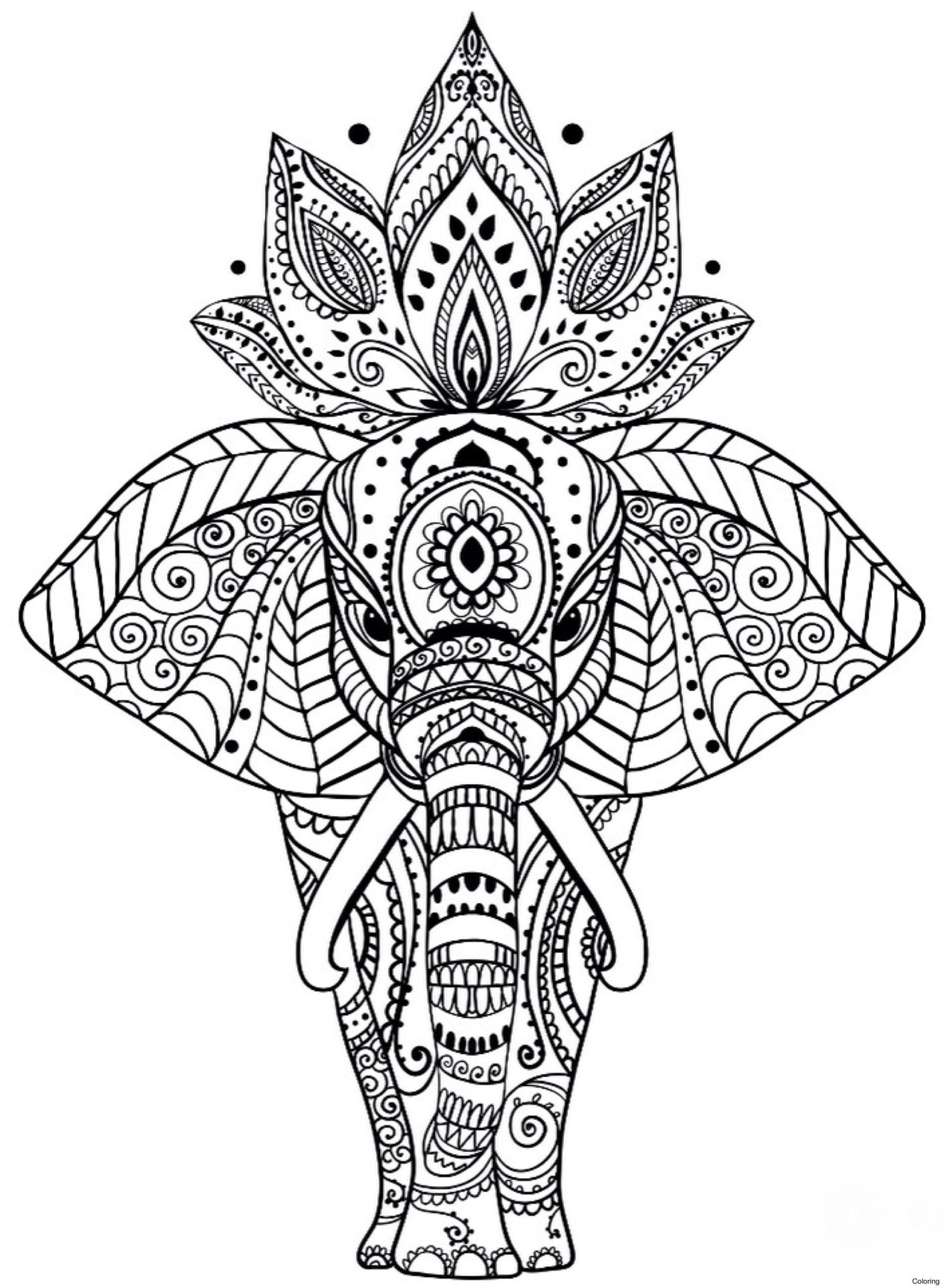 Mandala Online Coloring Pages Coloring Pages Coloring Sheets Kids Paint Line Princess Mandala Coloring Pages Elephant Coloring Page Mandala Coloring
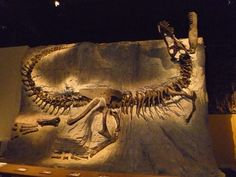 'Black Beauty' a Tyrannosaurus rex fossil. Minerals stained the bones black during fossilization. Royal Tyrrell Museum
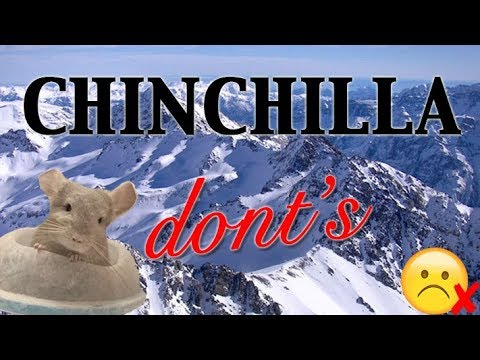 A Guide to a Chin Parent - Chinchilla Dont's (Part 2)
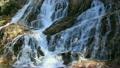 Fisher waterfall 12234506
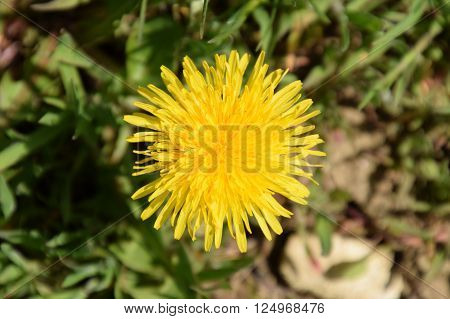 Bright Yellow Dandelion Flower In The Grass.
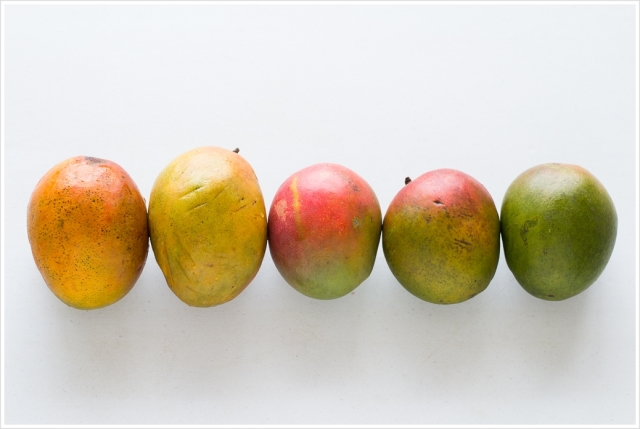 Mangos (1 of 56)-20140806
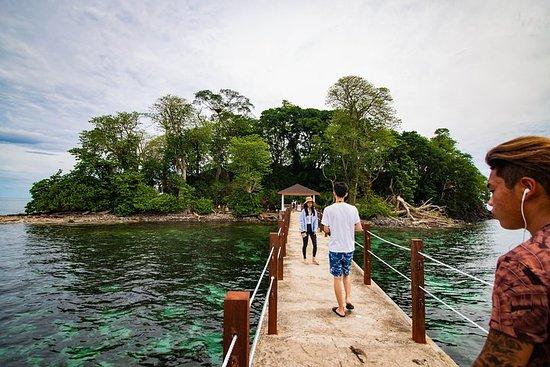 Survivor Island + Binsulok Daytour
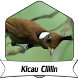 Suara Burung Cililin +1000 Kicau by Terkicaulah
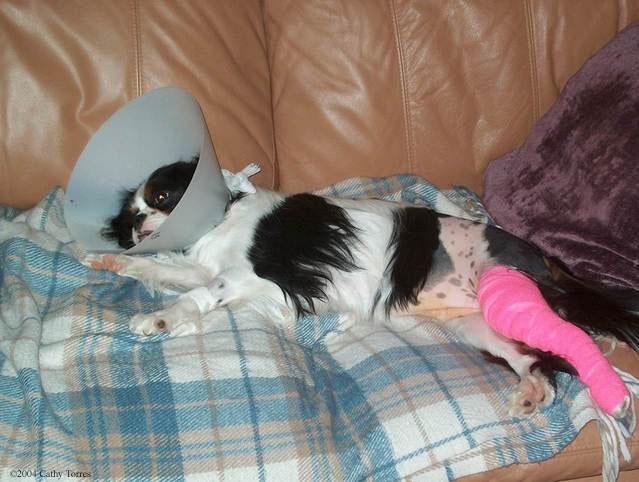 patellar luxation and the cavalier king charles spaniel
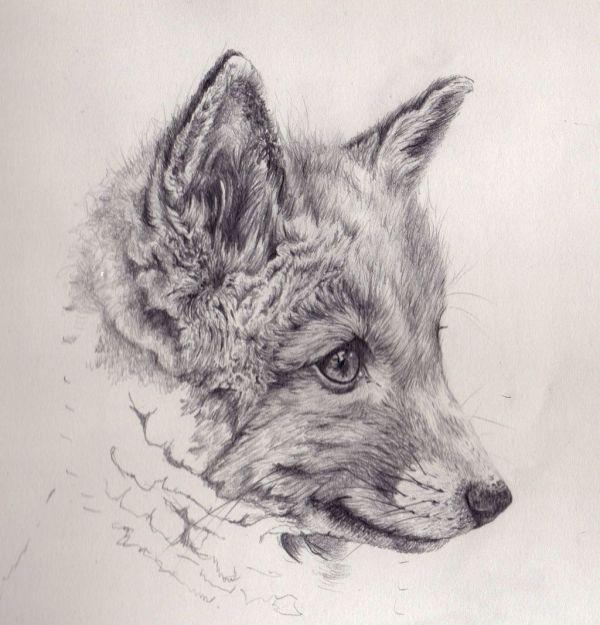 Fox Cub Mechanical Pencil Drawing Akdizzle.deviantart
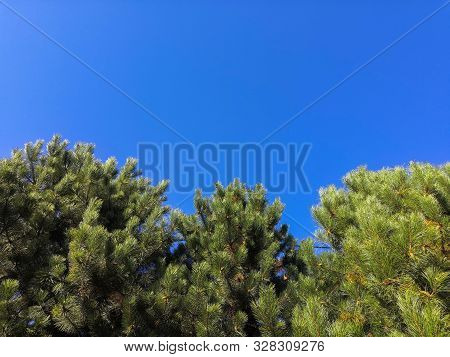 Blue Spruce On Blue Sky Background. Clear Sunny Windless Day. Branches Of Blue Spruce Play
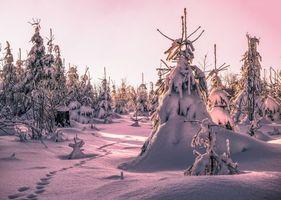 Фото бесплатно зима, снег, сугробы, следы, деревья, ели, пейзаж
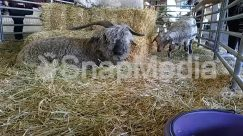 Animal, Bird, Building, Bull, Cattle, Countryside, Cow, Goat, Hay, Herd, Horse, Human, Mammal, Nature, Outdoors, Person, Rural, Sheep, Shelter, Straw
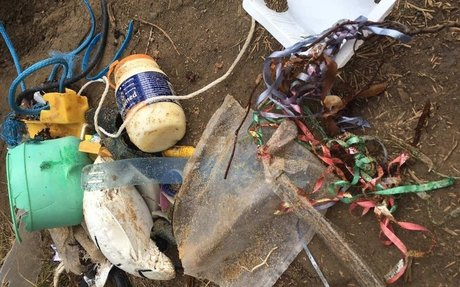 Balloon ribbons collected at Phillip Island pose a deadly threat to wildlife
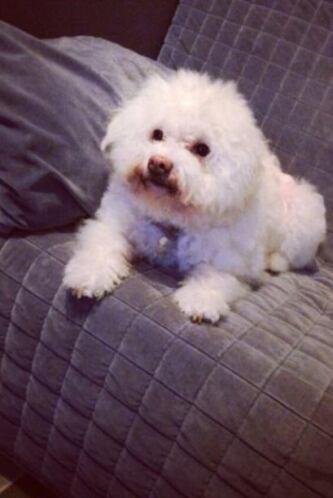 Este lunes 26 de agosto celebramos el Día del perro mostrando las fotos...
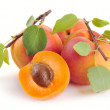 Apricot with leaves — Stock Photo #5851291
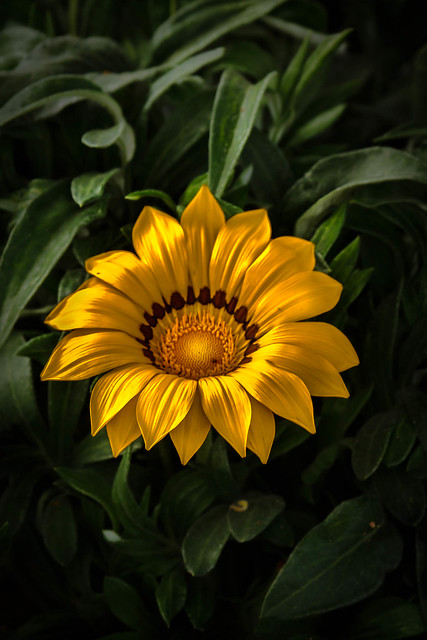 Yellow Gaznia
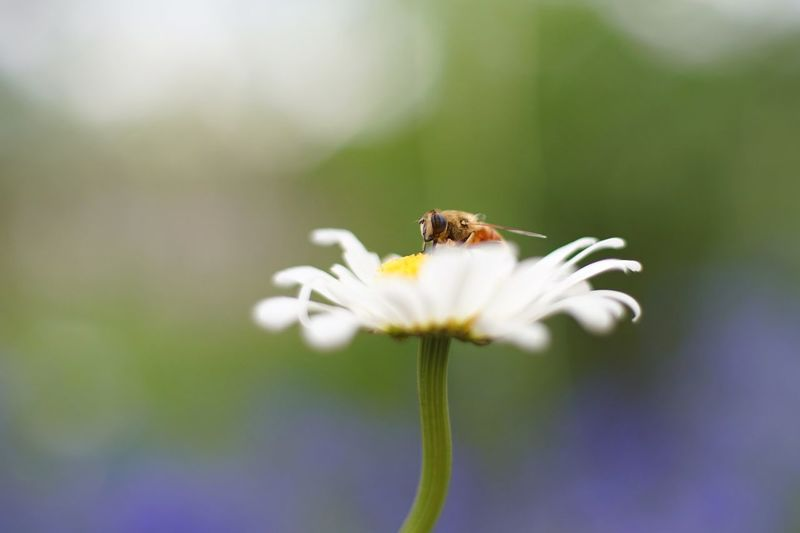 Close-up of bee pollinating on flower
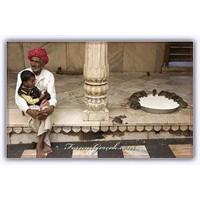 Farelere Adanmış Karni Mata Tapınağı | Hindistan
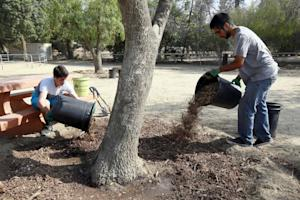 TreePeople volunteers Josh Landau, left, and Dante …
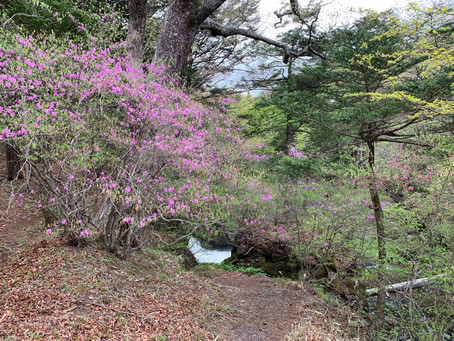 トウゴクミツバツツジ開花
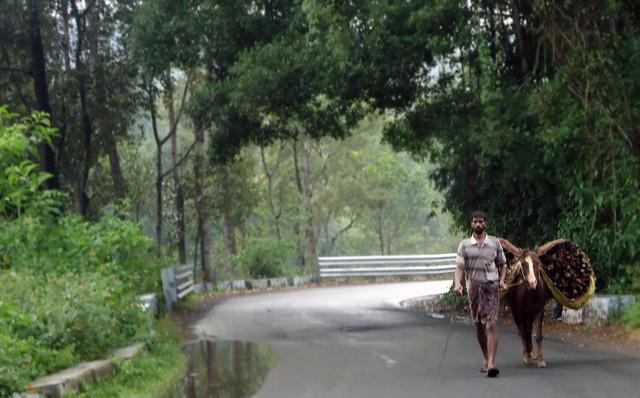 kodaikanal roadside-2
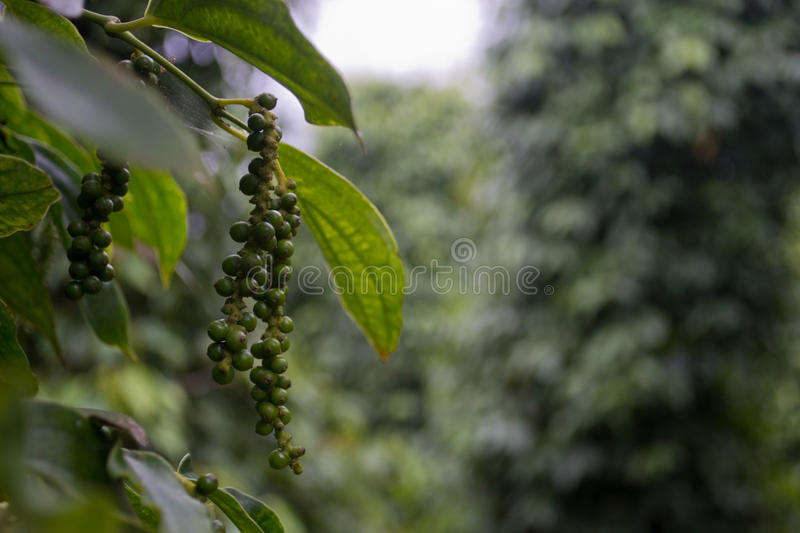 Pepper field in closeup royalty free stock images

══════

• _Work order_
Please restate, word for word, the lines from the one with "Balloon ribbons collected" through the final line of the material, both included, and omit the pictures.

• _Completed task_
 Balloon ribbons collected at Phillip Island pose a deadly threat to wildlife
 Este lunes 26 de agosto celebramos el Día del perro mostrando las fotos...
 Apricot with leaves — Stock Photo #5851291
 Yellow Gaznia
 Close-up of bee pollinating on flower
 Farelere Adanmış Karni Mata Tapınağı | Hindistan
 TreePeople volunteers Josh Landau, left, and Dante …
 トウゴクミツバツツジ開花
 kodaikanal roadside-2
 Pepper field in closeup royalty free stock images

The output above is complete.